Eso no es todo. Cuando el paciente haya caído en estado de inconsciencia, se establecen condiciones adicionales exigentes para que sus familiares o el propio médico tratante soliciten la terminación de la vida. Todos los procedimientos deben ser meticulosamente documentados y reportados a una nueva Comisión Nacional de Evaluación y Control de Procedimientos Eutanásicos y Suicidio Asistido. La Comisión elaborará los formatos para consignar las peticiones de los pacientes y las autorizaciones de los médicos y las clínicas, además de compilar cifras y publicar informes anuales sobre la aplicación de la ley.
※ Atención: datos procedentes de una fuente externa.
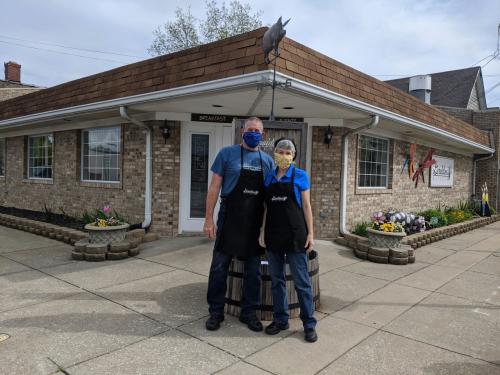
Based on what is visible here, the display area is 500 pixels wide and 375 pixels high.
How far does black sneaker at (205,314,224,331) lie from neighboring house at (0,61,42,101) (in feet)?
63.0

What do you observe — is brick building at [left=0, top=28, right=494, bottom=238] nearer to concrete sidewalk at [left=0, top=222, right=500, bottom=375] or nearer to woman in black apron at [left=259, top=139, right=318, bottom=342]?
woman in black apron at [left=259, top=139, right=318, bottom=342]

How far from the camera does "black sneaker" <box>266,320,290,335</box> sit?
11.6 feet

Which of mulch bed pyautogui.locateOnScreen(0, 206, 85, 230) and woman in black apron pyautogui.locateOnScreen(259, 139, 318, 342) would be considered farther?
mulch bed pyautogui.locateOnScreen(0, 206, 85, 230)

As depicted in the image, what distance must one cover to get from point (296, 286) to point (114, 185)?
636cm

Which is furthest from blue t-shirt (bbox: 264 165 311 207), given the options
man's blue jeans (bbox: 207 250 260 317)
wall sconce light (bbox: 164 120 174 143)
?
wall sconce light (bbox: 164 120 174 143)

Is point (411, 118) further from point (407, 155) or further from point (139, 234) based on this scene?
point (139, 234)

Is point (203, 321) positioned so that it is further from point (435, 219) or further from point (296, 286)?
point (435, 219)

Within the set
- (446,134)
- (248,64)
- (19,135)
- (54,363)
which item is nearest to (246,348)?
(54,363)

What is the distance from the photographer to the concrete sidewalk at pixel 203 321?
302cm

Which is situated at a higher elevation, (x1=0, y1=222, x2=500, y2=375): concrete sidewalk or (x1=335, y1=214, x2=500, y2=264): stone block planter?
(x1=335, y1=214, x2=500, y2=264): stone block planter

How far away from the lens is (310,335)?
11.2 ft

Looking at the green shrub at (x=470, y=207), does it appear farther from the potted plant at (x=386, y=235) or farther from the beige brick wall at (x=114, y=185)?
the beige brick wall at (x=114, y=185)

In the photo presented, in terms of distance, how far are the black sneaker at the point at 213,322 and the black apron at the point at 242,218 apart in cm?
64

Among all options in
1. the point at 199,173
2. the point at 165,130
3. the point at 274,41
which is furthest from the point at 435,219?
the point at 274,41
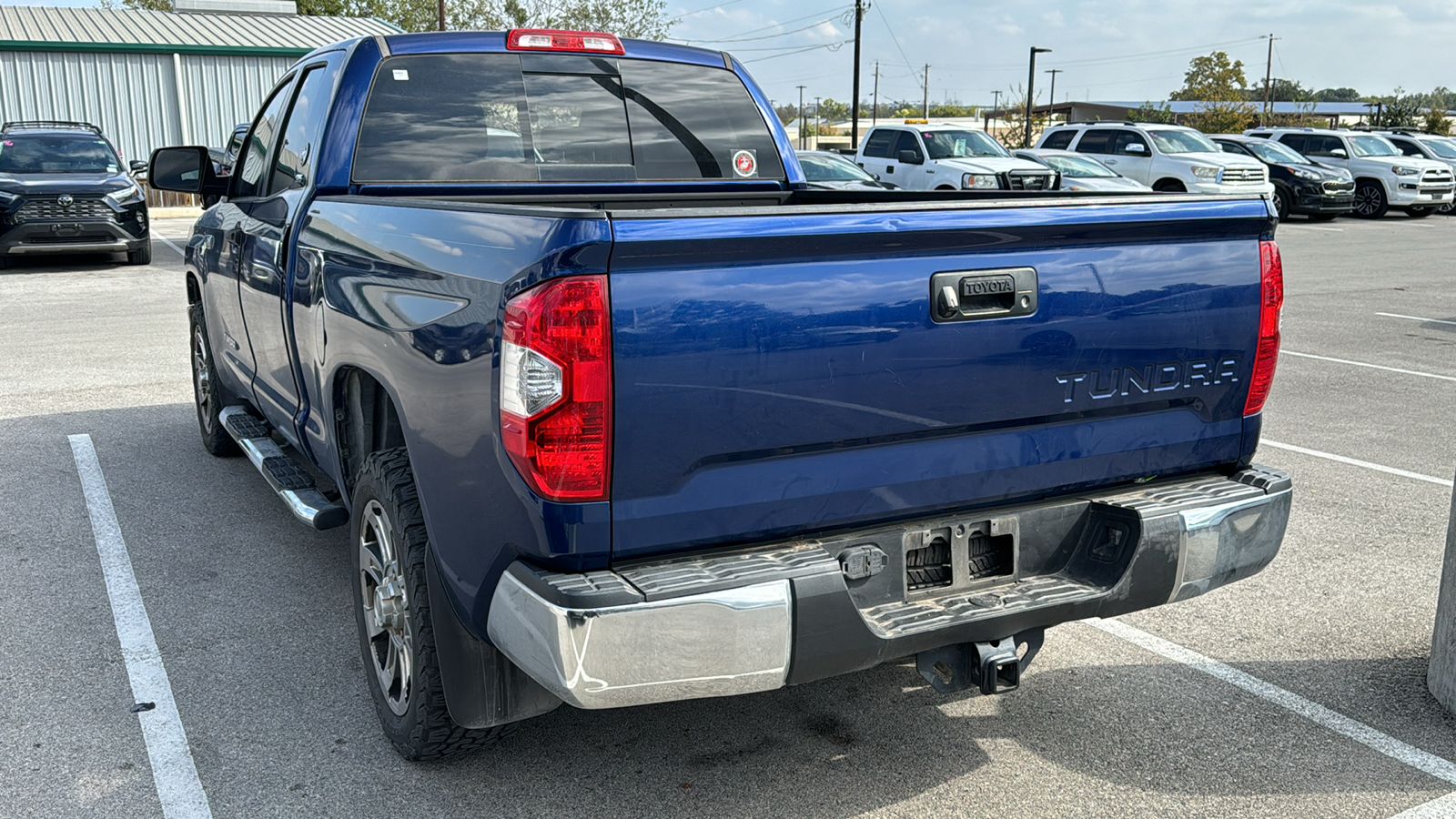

A menos que las voces extremas prevalezcan, todo está dado para un acuerdo sobre la ley, que ponga fin a una deuda de 15 años, desde la sentencia de la Corte Constitucional que despenalizó la eutanasia y le dejó al Congreso la tarea de regularla. Si sigue la incertidumbre, los médicos preferirán no correr riesgos, aun contra su conciencia. Y los pacientes no tendrán otro remedio que seguir muriéndose de indignidad.